Re: [PATCH v2 1/2] sched/fair: Take thermal pressure into account while estimating energy

From: Vincent Guittot
Date: Thu Jun 10 2021 - 04:01:41 EST


On Fri, 4 Jun 2021 at 10:10, Lukasz Luba <lukasz.luba@xxxxxxx> wrote:
>
> Energy Aware Scheduling (EAS) needs to be able to predict the frequency
> requests made by the SchedUtil governor to properly estimate energy used
> in the future. It has to take into account CPUs utilization and forecast
> Performance Domain (PD) frequency. There is a corner case when the max
> allowed frequency might be reduced due to thermal. SchedUtil is aware of
> that reduced frequency, so it should be taken into account also in EAS
> estimations.
>
> SchedUtil, as a CPUFreq governor, knows the maximum allowed frequency of
> a CPU, thanks to cpufreq_driver_resolve_freq() and internal clamping
> to 'policy::max'. SchedUtil is responsible to respect that upper limit
> while setting the frequency through CPUFreq drivers. This effective
> frequency is stored internally in 'sugov_policy::next_freq' and EAS has
> to predict that value.
>
> In the existing code the raw value of arch_scale_cpu_capacity() is used
> for clamping the returned CPU utilization from effective_cpu_util().
> This patch fixes issue with too big single CPU utilization, by introducing
> clamping to the allowed CPU capacity.

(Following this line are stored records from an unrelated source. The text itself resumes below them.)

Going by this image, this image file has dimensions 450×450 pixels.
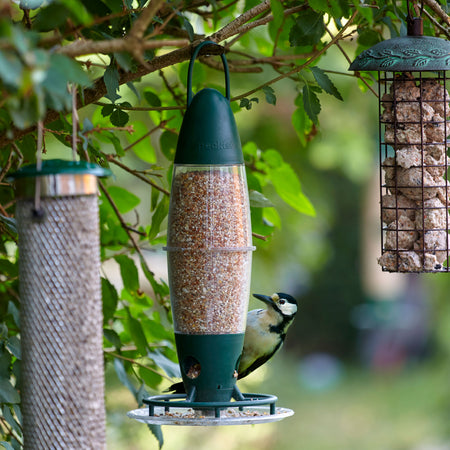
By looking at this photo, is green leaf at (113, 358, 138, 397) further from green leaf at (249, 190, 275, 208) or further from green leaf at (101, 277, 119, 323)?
green leaf at (249, 190, 275, 208)

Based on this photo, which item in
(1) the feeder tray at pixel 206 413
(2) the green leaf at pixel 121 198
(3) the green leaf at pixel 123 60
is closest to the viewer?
(3) the green leaf at pixel 123 60

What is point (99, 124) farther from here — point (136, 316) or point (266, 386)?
point (266, 386)

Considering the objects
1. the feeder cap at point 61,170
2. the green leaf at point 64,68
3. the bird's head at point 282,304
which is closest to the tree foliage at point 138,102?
the green leaf at point 64,68

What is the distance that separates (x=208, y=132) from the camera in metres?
2.46

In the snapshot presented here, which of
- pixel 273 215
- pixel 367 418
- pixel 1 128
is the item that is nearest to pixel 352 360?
pixel 367 418

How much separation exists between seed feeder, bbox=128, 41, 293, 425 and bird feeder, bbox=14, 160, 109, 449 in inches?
27.6

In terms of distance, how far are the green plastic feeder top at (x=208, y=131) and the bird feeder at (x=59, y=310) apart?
704mm

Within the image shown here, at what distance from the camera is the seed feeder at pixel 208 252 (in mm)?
2479

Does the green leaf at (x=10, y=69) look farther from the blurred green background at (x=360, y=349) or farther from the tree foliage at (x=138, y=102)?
the blurred green background at (x=360, y=349)

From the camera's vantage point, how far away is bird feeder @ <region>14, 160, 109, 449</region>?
1778mm

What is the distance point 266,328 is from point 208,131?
0.90m

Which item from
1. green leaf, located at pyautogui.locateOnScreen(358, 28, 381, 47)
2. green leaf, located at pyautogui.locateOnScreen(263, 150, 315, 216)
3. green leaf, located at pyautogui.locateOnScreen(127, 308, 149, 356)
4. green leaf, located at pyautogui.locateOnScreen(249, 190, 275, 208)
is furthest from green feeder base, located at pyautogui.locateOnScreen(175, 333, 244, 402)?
green leaf, located at pyautogui.locateOnScreen(358, 28, 381, 47)

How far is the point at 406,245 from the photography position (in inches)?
114

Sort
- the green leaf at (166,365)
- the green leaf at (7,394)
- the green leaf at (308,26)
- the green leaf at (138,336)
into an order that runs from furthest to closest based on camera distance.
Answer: the green leaf at (166,365) → the green leaf at (138,336) → the green leaf at (308,26) → the green leaf at (7,394)
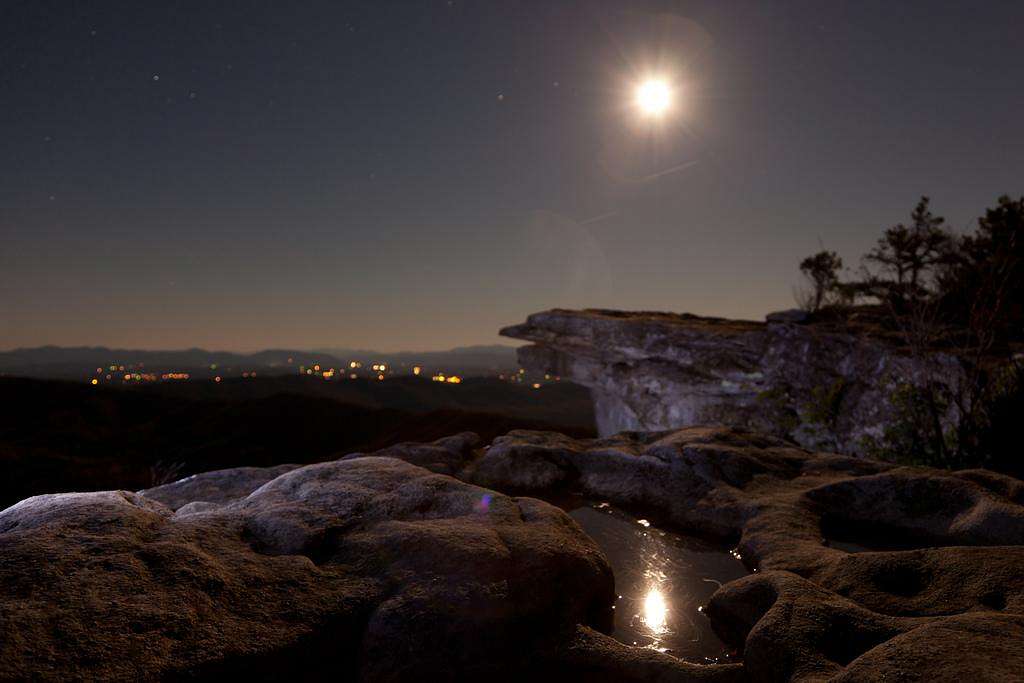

The allowed CPU capacity is a CPU
> capacity reduced by thermal pressure signal. We rely on this load avg
> geometric series in similar way as other mechanisms in the scheduler.
>
> Thanks to knowledge about allowed CPU capacity, we don't get too big value
> for a single CPU utilization, which is then added to the util sum. The
> util sum is used as a source of information for estimating whole PD energy.
> To avoid wrong energy estimation in EAS (due to capped frequency), make
> sure that the calculation of util sum is aware of allowed CPU capacity.
>
> Signed-off-by: Lukasz Luba <lukasz.luba@xxxxxxx>
> ---
> kernel/sched/fair.c | 17 ++++++++++++++---
> 1 file changed, 14 insertions(+), 3 deletions(-)
>
> diff --git a/kernel/sched/fair.c b/kernel/sched/fair.c
> index 161b92aa1c79..1aeddecabc20 100644
> --- a/kernel/sched/fair.c
> +++ b/kernel/sched/fair.c
> @@ -6527,6 +6527,7 @@ compute_energy(struct task_struct *p, int dst_cpu, struct perf_domain *pd)
> struct cpumask *pd_mask = perf_domain_span(pd);
> unsigned long cpu_cap = arch_scale_cpu_capacity(cpumask_first(pd_mask));
> unsigned long max_util = 0, sum_util = 0;
> + unsigned long _cpu_cap = cpu_cap;
> int cpu;
>
> /*
> @@ -6558,14 +6559,24 @@ compute_energy(struct task_struct *p, int dst_cpu, struct perf_domain *pd)
> cpu_util_next(cpu, p, -1) + task_util_est(p);
> }
>
> + /*
> + * Take the thermal pressure from non-idle CPUs. They have
> + * most up-to-date information. For idle CPUs thermal pressure
> + * signal is not updated so often.

What do you mean by "not updated so often" ? Do you have a value ?

Thermal pressure is updated at the same rate as other PELT values of
an idle CPU. Why is it a problem there ?

> + */
> + if (!idle_cpu(cpu))
> + _cpu_cap = cpu_cap - thermal_load_avg(cpu_rq(cpu));
> +
> /*
> * Busy time computation: utilization clamping is not
> * required since the ratio (sum_util / cpu_capacity)
> * is already enough to scale the EM reported power
> * consumption at the (eventually clamped) cpu_capacity.
> */
> - sum_util += effective_cpu_util(cpu, util_running, cpu_cap,
> - ENERGY_UTIL, NULL);
> + cpu_util = effective_cpu_util(cpu, util_running, cpu_cap,
> + ENERGY_UTIL, NULL);
> +
> + sum_util += min(cpu_util, _cpu_cap);
>
> /*
> * Performance domain frequency: utilization clamping
> @@ -6576,7 +6587,7 @@ compute_energy(struct task_struct *p, int dst_cpu, struct perf_domain *pd)
> */
> cpu_util = effective_cpu_util(cpu, util_freq, cpu_cap,
> FREQUENCY_UTIL, tsk);
> - max_util = max(max_util, cpu_util);
> + max_util = max(max_util, min(cpu_util, _cpu_cap));
> }
>
> return em_cpu_energy(pd->em_pd, max_util, sum_util);
> --
> 2.17.1
>